Dans un champ où l'on examine 75 plantes et qu'on en trouve six abritant au moins un puceron, le taux d'infestation égale : (6 ÷ 75) x 100, soit 8 %. Il est habituellement conseillé de traiter la laitue et le céleri contre les pucerons dès que le taux d'infestation atteint 3-5 %, mais cette décision peut dépendre d'autres facteurs, notamment le stade de croissance de la culture, la présence de mauvaises herbes hôtes à proximité du champ, le nombre réel de pucerons par plante et aussi la présence d'insectes utiles. Par exemple, le seuil d'intervention dans le céleri tombe à 1 %, deux semaines avant la récolte. Pour ce qui est de la laitue un taux d'infestation de 3 % est considéré comme élevé, sauf sur la laitue pommée avant la formation de la pomme où une infestation de 10 % ou moins est acceptable. Cette exception ne s'applique pas lorsqu'on a affaire au puceron de la laitue. Pour tous les genres de laitue, un taux d'infestation de 1 % est considéré comme élevé 7 à 10 jours avant la récolte.

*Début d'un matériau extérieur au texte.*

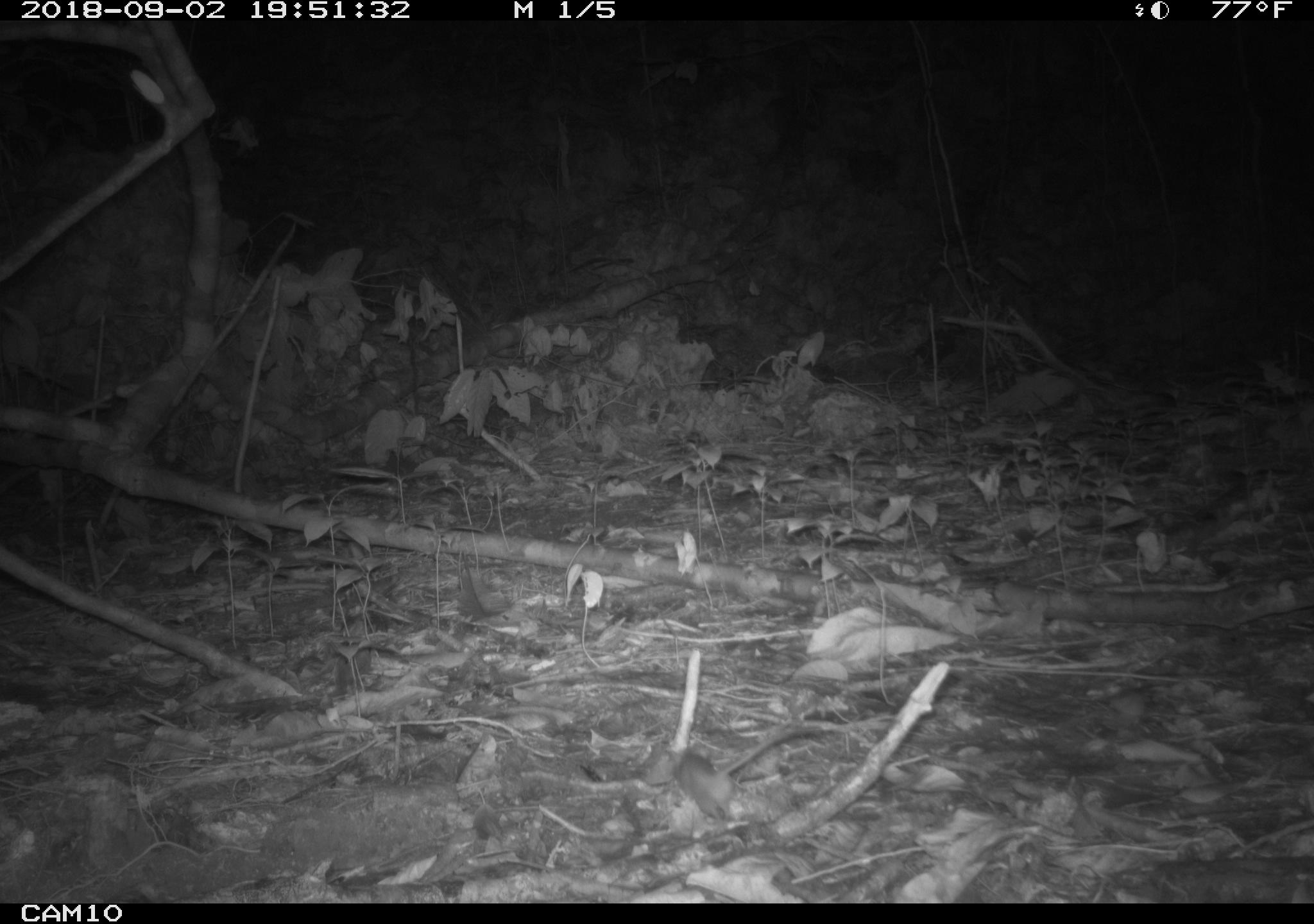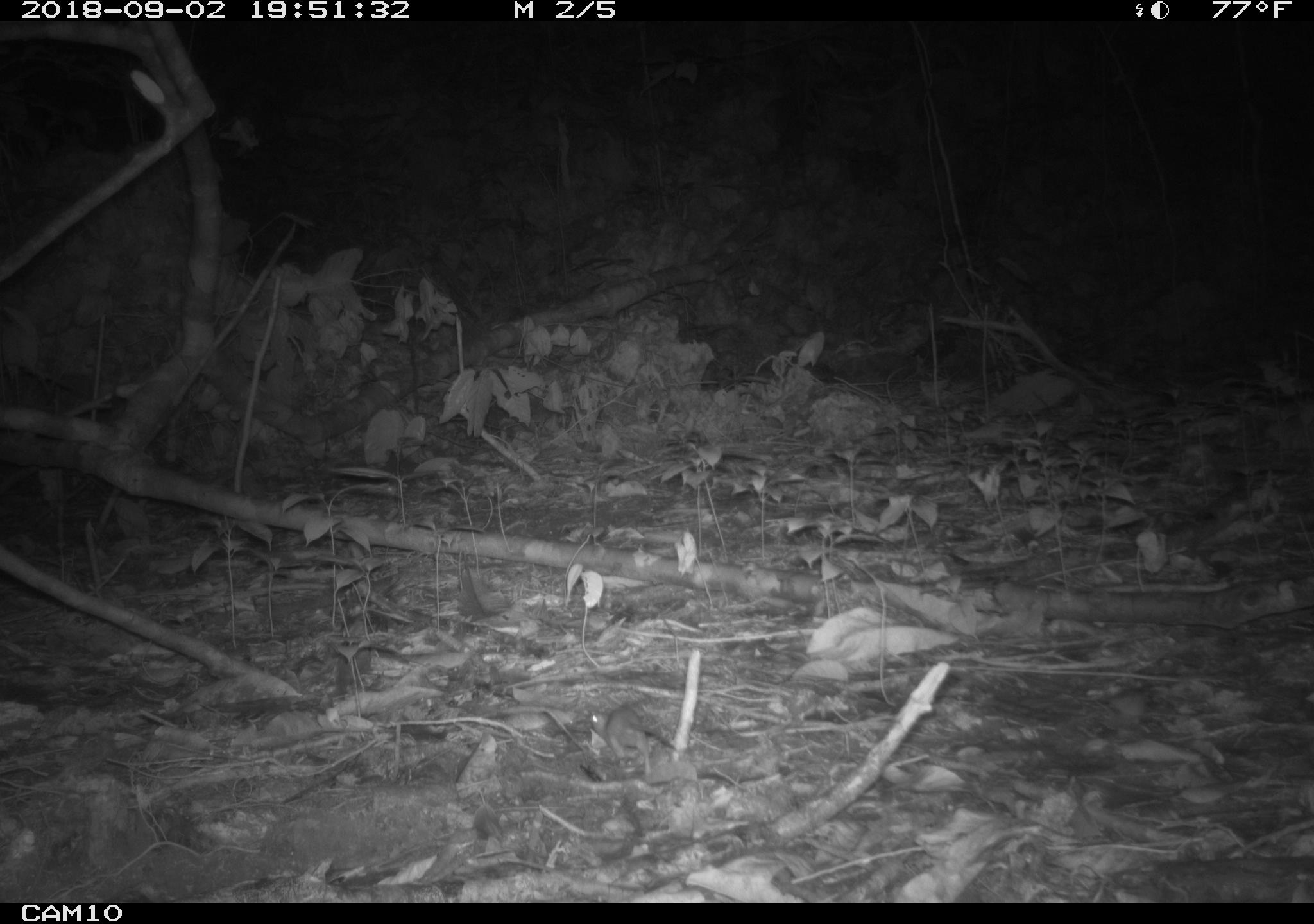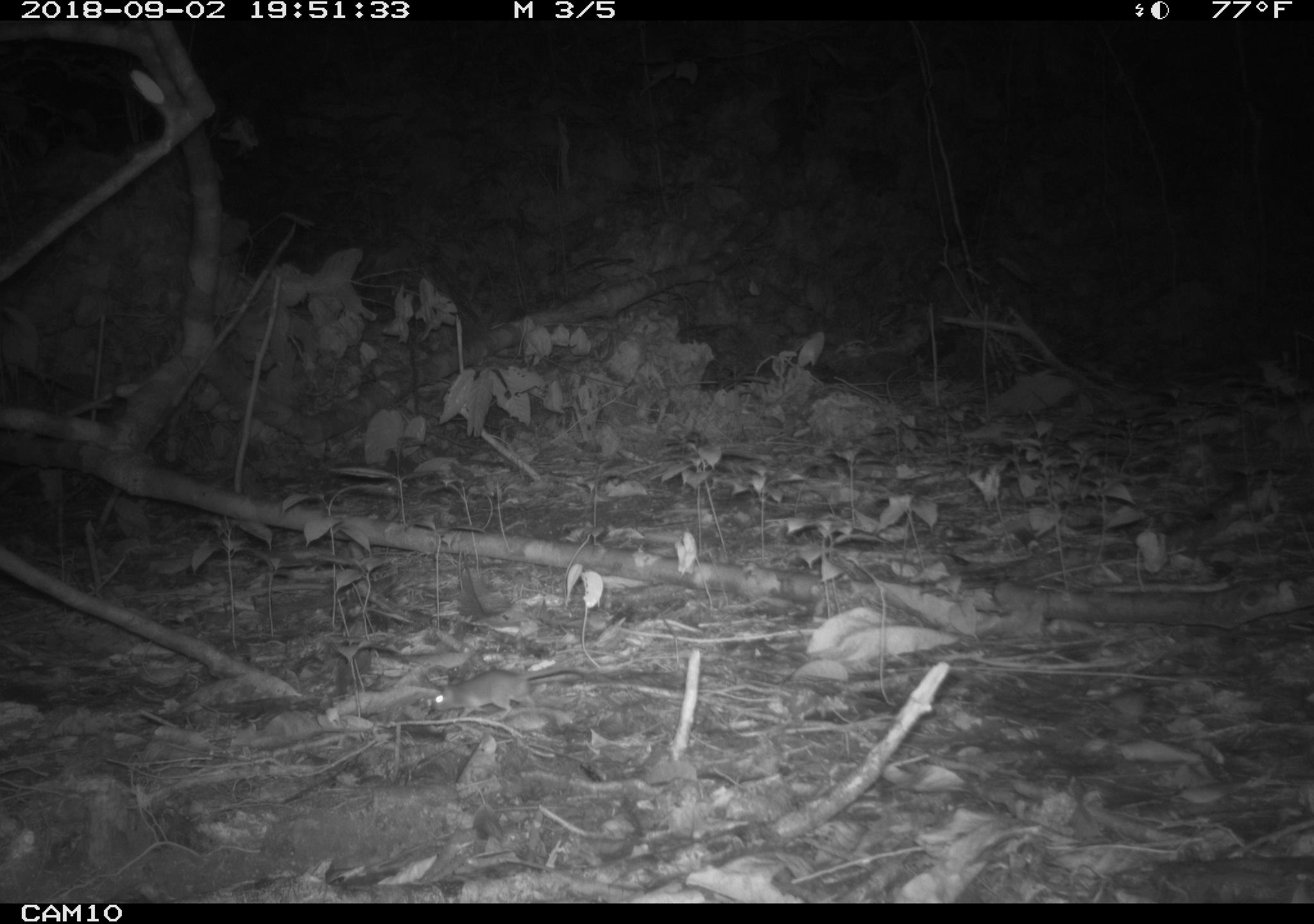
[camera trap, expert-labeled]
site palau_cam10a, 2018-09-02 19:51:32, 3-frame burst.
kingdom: Animalia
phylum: Chordata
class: Mammalia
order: Rodentia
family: Muridae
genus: Rattus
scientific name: Rattus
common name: rat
Rat (Rattus).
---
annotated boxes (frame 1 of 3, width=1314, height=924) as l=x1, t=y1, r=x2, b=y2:
rat: l=660, t=713, r=838, b=826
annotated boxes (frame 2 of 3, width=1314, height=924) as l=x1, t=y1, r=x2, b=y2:
rat: l=583, t=701, r=665, b=776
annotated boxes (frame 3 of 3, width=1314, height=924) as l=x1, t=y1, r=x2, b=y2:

Nombreux sont les insectes bénéfiques qui contribuent à réduire considérablement les infestations de pucerons. Les larves de coccinelles (figure 3), de chrysopes (figure 4), de cécidomyies et de syrphes (figure 5) ainsi que certaines guêpes parasites sont fréquentes dans les champs de laitue et de céleri; elles peuvent ramener les populations de pucerons en deçà des niveaux dangereux. Les pucerons parasités se reconnaissent par leurs restes momifiés ocre ou bruns qu'on peut repérer partout dans les colonies de pucerons. Pour plus de renseignements sur les insectes utiles, se référer à la publication 208F du MAAARO, intitulée Insectes prédateurs dans les vergers du sud de l'Ontario.

Figure 3. Larve de coccinelle, parasite des pucerons

Figure 3. Larve de coccinelle, parasite des pucerons

Figure 4. Larve de chrysope

Figure 4. Larve de chrysope

Figure 5. Larve de syrphe en train de dévorer un puceron

Figure 5. Larve de syrphe en train de dévorer un puceron

L'emploi répété d'insecticides peut, en éliminant les prédateurs et les parasites naturels, provoquer la résurgence des populations aphidiennes. Ce phénomène se produit fréquemment dans le cas d'insecticides comme les pyréthroïdes de synthèse. Dans la mesure du possible, on utilisera donc des produits ayant une action sélective contre les pucerons. Par ailleurs, le puceron vert du pêcher et le puceron du tournesol sont devenus résistants à de nombreux insecticides dans certaines régions.

Le désherbage des cultures et des champs avoisinants aidera à réduire les populations de pucerons. On conseille aussi d'arracher tout ressemis et toute autre plante qui manifestent des signes de maladie virale. Ces plantes virosées sont une source d'infection continuelle. Les virus transmis à la laitue par les semences et les pucerons sont ceux de la mosaïque de la laitue, de la mosaïque du concombre, de la mosaïque du navet et de la flétrissure de la fève des marais. Chez la laitue, les symptômes d'infection comprennent la nécrose des nervures, l'enroulement des feuilles, le rabougrissement et le jaunissement.

Le céleri est sensible au virus de la mosaïque du céleri et à celui de la mosaïque du concombre. Les symptômes sont semblables à ceux des viroses de la laitue, sauf que la mosaïque du concombre produit des lésions renfoncées typiques sur les côtes du céleri (figure 6).

Figure 6. Symptômes de la mosaïque du concombre sur le céleri

Figure 6. Symptômes de la mosaïque du concombre sur le céleri

Il est préférable d'utiliser des semences certifiées exemptes de ces virus. Pour plus de renseignements sur ce sujet, les producteurs de légumes pour le commerce sont priés de se référer à l'édition courante de la publication 363F du MAAARO, Recommandations pour les cultures légumières, à la publication 700, intitulée Lutte intégrée contre les ennemis de l'oignon, de la carotte, du céleri et de la laitue en Ontario, ou de consulter un spécialiste des cultures légumières. Quant à eux, les jardiniers amateurs peuvent se référer à l'édition courante de la publication 64F du MAAARO, Lutte contre les insectes nuisibles et les maladies dans le jardin, pour plus d'information sur la lutte contre les pucerons dans les cultures légumières.